Editorial: A Practical Health Strategy for South Sudan

Author(s): John Adwok, FRCS (Edin.), PhD (HCA)

The priority of the draft five year Strategic Health Policy for the Republic of South Sudan (2011-2015) is to improve maternal and child health and eradicate communicable diseases. The policy is generally silent on the issue of emerging non-communicable diseases (NCDs). The population is in epidemiological transition and at risk of acquiring these diseases because of lifestyle and behavioural changes as more people move to urban areas. For example, recent research in South Sudan found 36% of the sampled population with elevated blood pressure (1). NCDs are difficult to prevent and their complications usually require hospital based care. While acknowledging the vital  importance of Primary Health Care (PHC) in health promotion and disease prevention, there is  need to improve existing hospital based secondary services and develop essential tertiary services in order to achieve an integrated system that allows everyone equitable access to health care.

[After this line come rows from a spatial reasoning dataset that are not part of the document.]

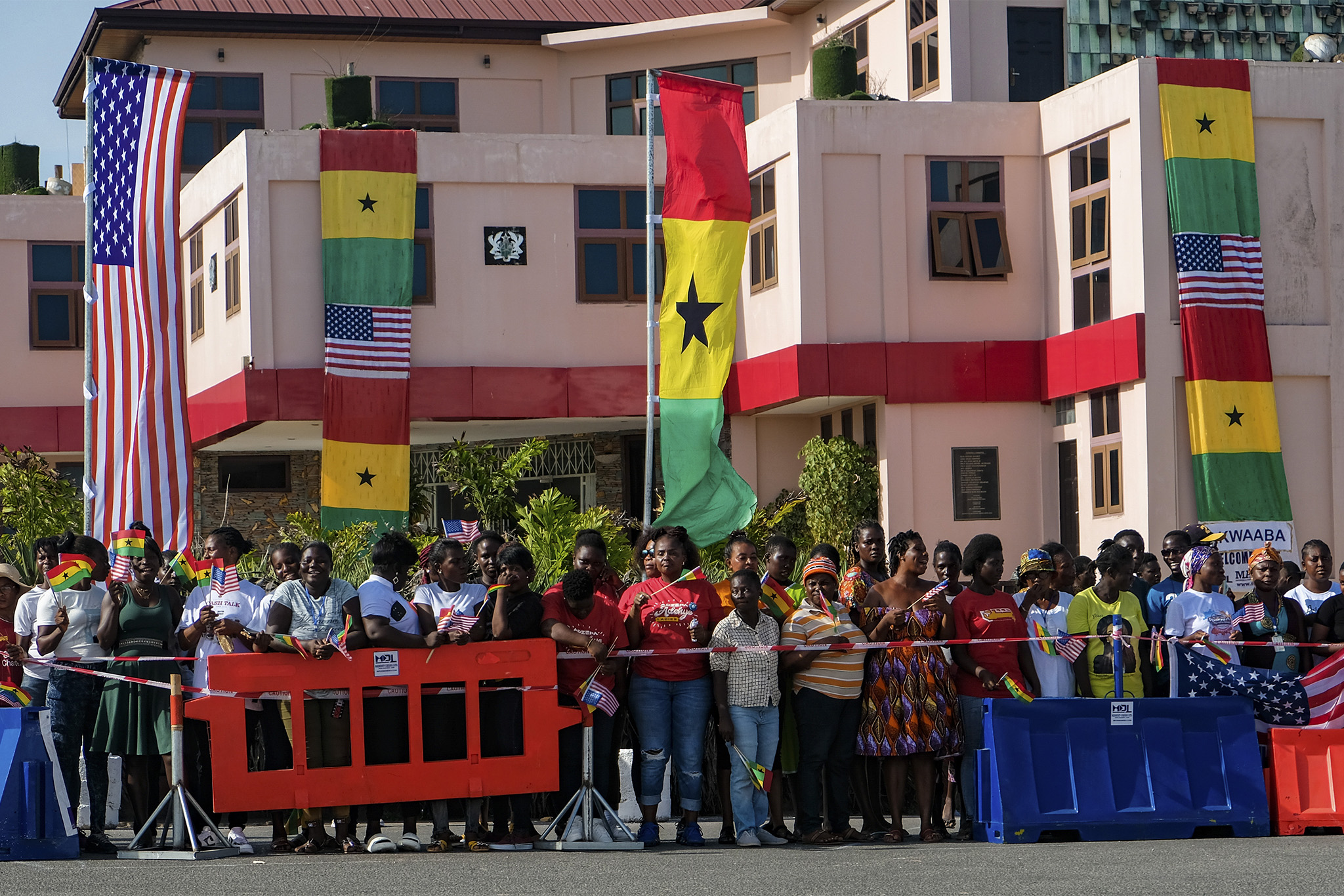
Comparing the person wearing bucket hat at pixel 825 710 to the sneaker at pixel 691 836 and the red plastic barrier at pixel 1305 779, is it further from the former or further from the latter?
the red plastic barrier at pixel 1305 779

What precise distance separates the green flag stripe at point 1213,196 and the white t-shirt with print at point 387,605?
1272 cm

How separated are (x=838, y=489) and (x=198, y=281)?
9.76m

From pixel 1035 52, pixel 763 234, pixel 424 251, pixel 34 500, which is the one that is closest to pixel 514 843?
pixel 763 234

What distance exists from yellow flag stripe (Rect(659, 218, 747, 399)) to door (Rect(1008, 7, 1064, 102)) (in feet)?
22.8

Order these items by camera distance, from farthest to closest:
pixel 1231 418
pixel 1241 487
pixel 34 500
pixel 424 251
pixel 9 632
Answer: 1. pixel 424 251
2. pixel 34 500
3. pixel 1231 418
4. pixel 1241 487
5. pixel 9 632

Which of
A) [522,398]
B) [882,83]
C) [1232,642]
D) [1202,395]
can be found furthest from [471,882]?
[882,83]

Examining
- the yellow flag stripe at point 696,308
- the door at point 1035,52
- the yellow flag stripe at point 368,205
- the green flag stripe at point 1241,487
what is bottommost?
the green flag stripe at point 1241,487

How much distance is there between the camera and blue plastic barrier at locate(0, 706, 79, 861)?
10.2 meters

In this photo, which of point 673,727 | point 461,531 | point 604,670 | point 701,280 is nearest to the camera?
point 604,670

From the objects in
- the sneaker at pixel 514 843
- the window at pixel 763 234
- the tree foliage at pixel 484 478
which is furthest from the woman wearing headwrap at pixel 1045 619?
the window at pixel 763 234

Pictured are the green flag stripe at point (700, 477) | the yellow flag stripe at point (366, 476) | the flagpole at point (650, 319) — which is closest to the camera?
the green flag stripe at point (700, 477)

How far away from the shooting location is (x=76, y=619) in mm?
11203

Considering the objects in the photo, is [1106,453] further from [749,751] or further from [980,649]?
[749,751]

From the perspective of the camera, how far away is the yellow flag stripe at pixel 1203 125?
21.0m
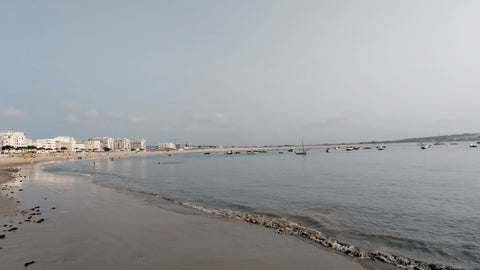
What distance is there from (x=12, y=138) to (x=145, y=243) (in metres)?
162

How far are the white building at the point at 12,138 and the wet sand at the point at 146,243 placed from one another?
496ft

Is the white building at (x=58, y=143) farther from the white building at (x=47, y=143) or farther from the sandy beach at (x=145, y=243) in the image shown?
the sandy beach at (x=145, y=243)

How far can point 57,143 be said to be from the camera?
168 meters

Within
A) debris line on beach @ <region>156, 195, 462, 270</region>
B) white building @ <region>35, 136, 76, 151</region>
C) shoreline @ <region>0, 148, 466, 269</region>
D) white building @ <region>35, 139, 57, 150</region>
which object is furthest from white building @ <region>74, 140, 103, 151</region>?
shoreline @ <region>0, 148, 466, 269</region>

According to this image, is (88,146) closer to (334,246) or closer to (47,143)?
(47,143)

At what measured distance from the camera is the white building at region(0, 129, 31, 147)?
408ft

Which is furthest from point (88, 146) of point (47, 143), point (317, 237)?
point (317, 237)

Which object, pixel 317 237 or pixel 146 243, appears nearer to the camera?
pixel 146 243

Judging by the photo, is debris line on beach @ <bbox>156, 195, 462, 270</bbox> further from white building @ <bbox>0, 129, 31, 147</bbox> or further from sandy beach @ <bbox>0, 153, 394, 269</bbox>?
white building @ <bbox>0, 129, 31, 147</bbox>

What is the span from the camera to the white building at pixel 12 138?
408 ft

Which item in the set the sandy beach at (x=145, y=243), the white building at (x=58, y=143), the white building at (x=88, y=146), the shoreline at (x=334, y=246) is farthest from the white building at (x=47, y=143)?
the shoreline at (x=334, y=246)

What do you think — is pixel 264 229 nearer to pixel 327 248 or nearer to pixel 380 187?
pixel 327 248

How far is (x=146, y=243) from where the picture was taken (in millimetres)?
8008

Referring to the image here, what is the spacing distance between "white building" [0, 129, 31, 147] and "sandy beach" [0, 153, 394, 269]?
491ft
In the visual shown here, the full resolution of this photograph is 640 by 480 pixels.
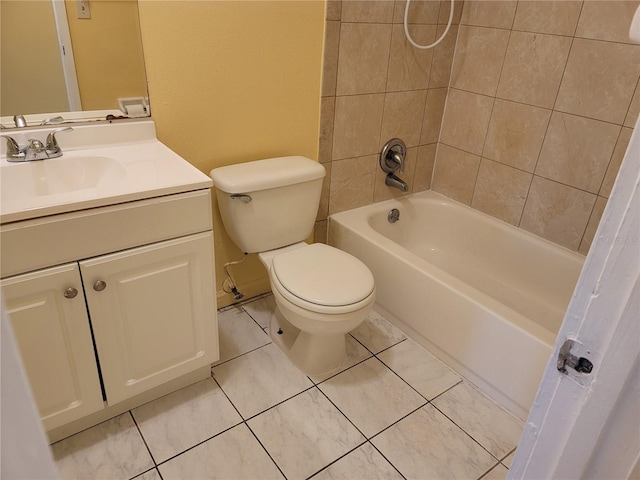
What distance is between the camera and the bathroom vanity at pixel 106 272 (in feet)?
3.82

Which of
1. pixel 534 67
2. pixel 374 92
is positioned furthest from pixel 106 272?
pixel 534 67

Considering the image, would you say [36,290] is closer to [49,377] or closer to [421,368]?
[49,377]

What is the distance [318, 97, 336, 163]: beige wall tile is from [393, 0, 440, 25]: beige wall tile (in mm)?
445

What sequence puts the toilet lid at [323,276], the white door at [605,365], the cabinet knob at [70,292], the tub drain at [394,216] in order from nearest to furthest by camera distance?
the white door at [605,365]
the cabinet knob at [70,292]
the toilet lid at [323,276]
the tub drain at [394,216]

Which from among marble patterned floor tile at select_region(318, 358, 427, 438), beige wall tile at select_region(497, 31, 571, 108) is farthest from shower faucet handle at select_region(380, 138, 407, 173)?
marble patterned floor tile at select_region(318, 358, 427, 438)

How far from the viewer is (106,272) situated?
1275 mm

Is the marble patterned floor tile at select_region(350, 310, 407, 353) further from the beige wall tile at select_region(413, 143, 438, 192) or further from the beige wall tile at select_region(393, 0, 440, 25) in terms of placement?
the beige wall tile at select_region(393, 0, 440, 25)

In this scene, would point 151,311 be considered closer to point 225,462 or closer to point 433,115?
→ point 225,462

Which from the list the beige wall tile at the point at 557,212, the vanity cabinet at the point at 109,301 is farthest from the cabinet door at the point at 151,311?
Result: the beige wall tile at the point at 557,212

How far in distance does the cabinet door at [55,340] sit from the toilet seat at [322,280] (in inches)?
25.4

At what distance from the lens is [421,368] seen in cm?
184

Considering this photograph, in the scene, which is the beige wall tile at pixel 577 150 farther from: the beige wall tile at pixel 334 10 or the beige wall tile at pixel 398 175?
the beige wall tile at pixel 334 10

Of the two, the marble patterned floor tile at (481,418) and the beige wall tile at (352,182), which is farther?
the beige wall tile at (352,182)

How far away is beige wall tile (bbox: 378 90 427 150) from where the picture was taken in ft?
7.09
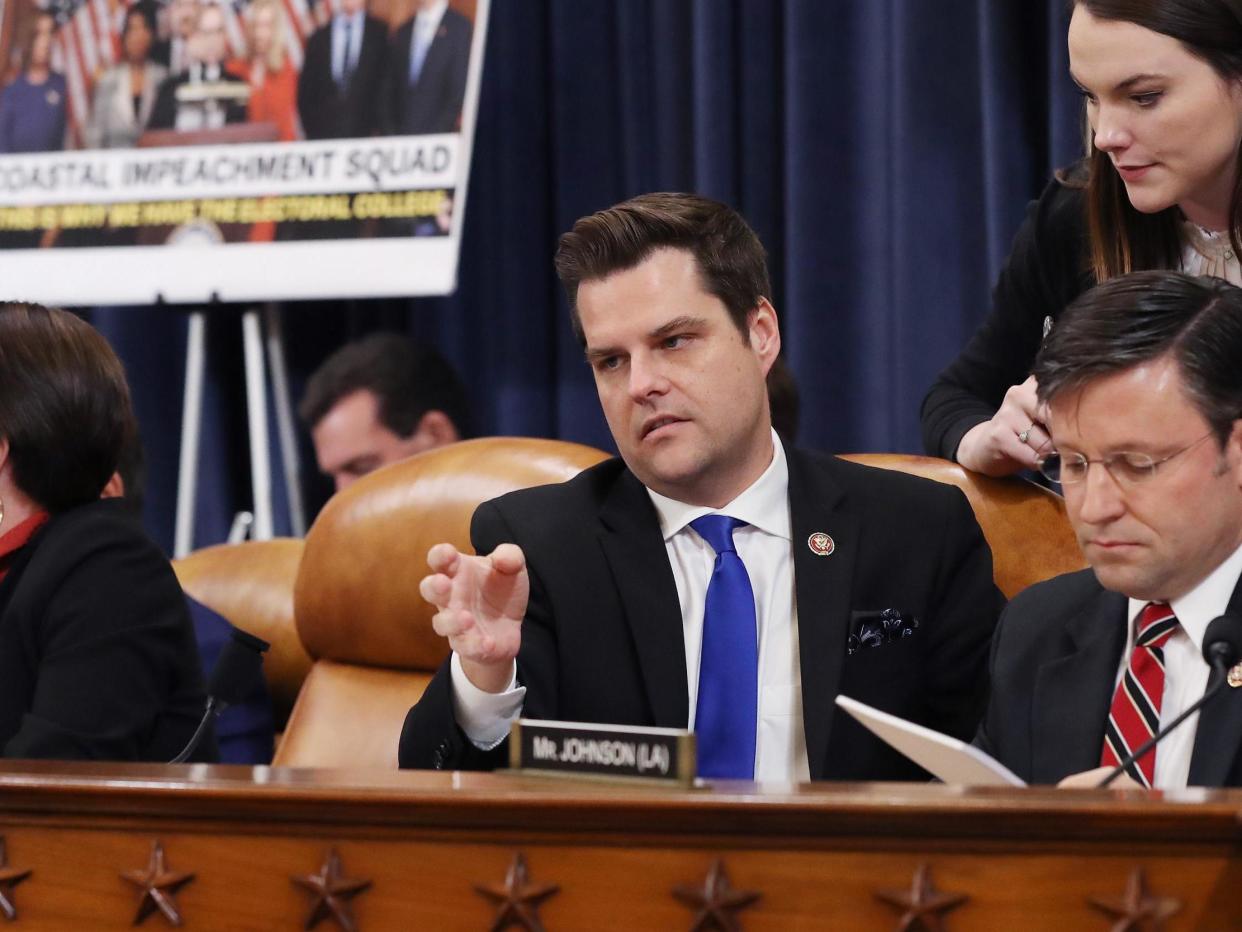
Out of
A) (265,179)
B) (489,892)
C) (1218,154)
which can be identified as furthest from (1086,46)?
(265,179)

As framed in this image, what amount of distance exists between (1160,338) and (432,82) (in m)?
2.29

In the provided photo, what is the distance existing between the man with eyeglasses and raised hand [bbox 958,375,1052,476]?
1.47 feet

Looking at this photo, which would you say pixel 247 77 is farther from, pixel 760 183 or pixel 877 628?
pixel 877 628

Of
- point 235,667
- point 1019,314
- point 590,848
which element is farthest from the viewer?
point 235,667

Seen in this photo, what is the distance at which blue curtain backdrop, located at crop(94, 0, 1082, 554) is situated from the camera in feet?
11.0

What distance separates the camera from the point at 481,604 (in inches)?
66.4

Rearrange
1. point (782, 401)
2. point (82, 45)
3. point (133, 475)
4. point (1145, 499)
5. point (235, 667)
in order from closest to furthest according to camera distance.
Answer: point (1145, 499) → point (235, 667) → point (782, 401) → point (133, 475) → point (82, 45)

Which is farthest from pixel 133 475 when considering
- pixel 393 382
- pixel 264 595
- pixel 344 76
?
pixel 344 76

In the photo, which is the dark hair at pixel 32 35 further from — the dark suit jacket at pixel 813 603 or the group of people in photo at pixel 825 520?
the dark suit jacket at pixel 813 603

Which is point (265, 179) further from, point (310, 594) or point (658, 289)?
point (658, 289)

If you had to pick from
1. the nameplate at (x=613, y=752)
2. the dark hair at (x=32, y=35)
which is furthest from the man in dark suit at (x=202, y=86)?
the nameplate at (x=613, y=752)

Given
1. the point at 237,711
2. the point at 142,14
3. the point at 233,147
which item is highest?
the point at 142,14

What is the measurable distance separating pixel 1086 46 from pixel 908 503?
0.56 metres

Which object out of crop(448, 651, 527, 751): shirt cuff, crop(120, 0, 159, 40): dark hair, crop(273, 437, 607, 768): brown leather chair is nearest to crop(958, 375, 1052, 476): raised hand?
crop(273, 437, 607, 768): brown leather chair
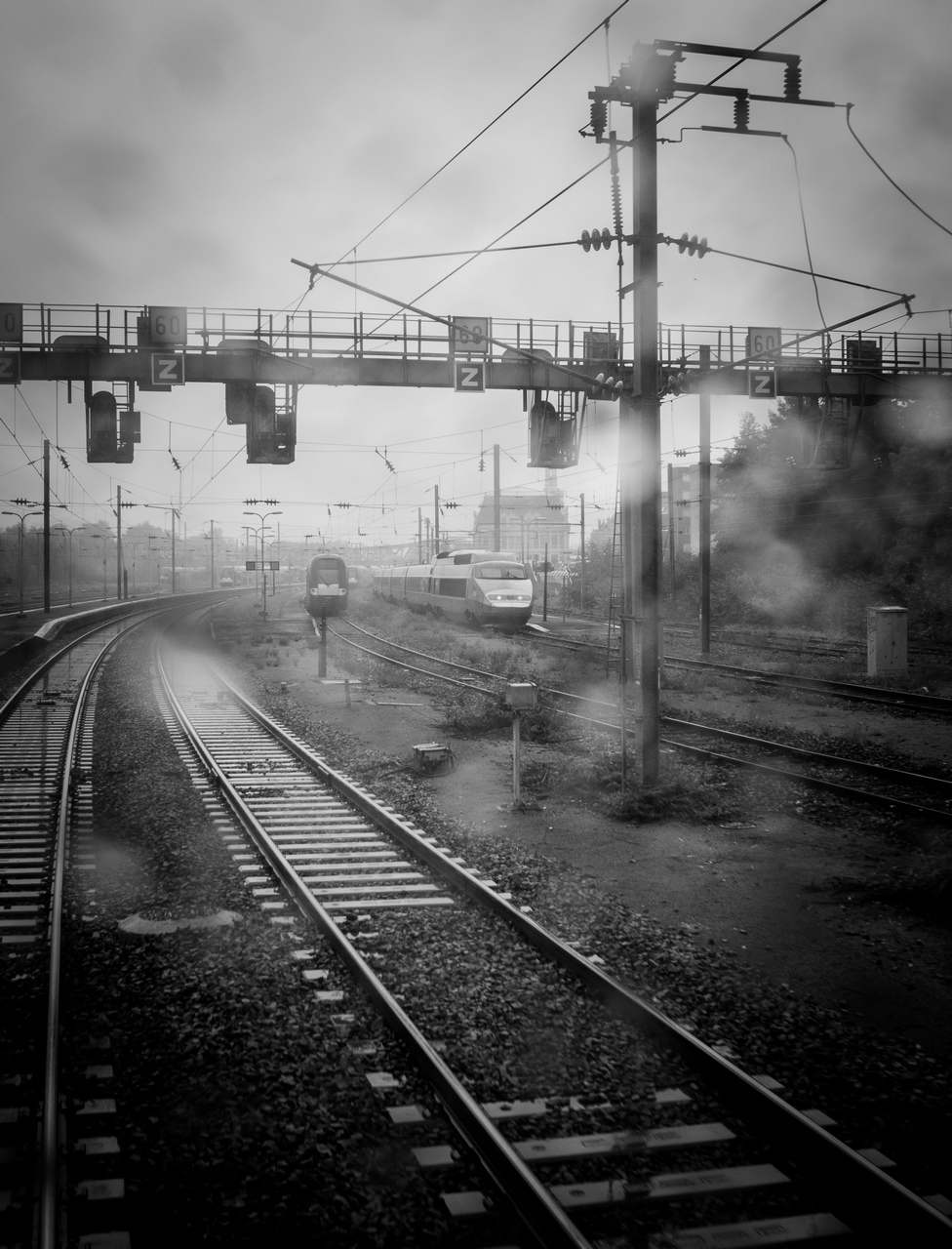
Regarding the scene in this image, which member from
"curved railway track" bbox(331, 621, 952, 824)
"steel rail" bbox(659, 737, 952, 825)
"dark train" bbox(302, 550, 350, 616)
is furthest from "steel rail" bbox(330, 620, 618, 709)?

Existing secondary health care services are few and inaccessible to the majority of the population, have inadequate physical facilities and suffer from severe shortages of qualified health care professionals. Development partners do not appear to have a strategic interest in the construction of costly hospitals and have mainly focused on promoting projects financed by the Global Fund aimed at stopping the spread of tuberculosis, malaria, HIV/AIDS and other communicable diseases. Yet, financing only vertical health care projects undermines public health care development through fragmentation of services, depletion of scarce human capital and lack of involvement of local communities in decision making and ownership.

Better health can only be achieved through appropriate financing of an integrated health care system. Much more than money is required, as it takes states, health care systems and local infrastructure to improve public health in developing countries (2).

There is a need to develop modern secondary and tertiary healthcare institutions in parallel with PHC programmes. Such centres would attract qualified health care professionals from the diaspora, reduce spending on referrals abroad and enable cost effective training of all cadres of health care professionals locally. The South Sudanese should assume responsibility for their health care system as they are best placed to understand their health care needs rather than ‘consultants’ who often have other strategic interests.

References:

  1. Adwok, J.A. 2010. Changing Lifestyles and the Risk of Hypertension in an African Population: The Alcohol factor. Ph.D. Dissertation, Capella University, Minneapolis, Minnesota, USA, June 2010.  ProQuest/UMI.  AAT 3409074.
  2. Garrett, L. 2007. The challenge of global health. Foreign Affairs 86(1):14-38.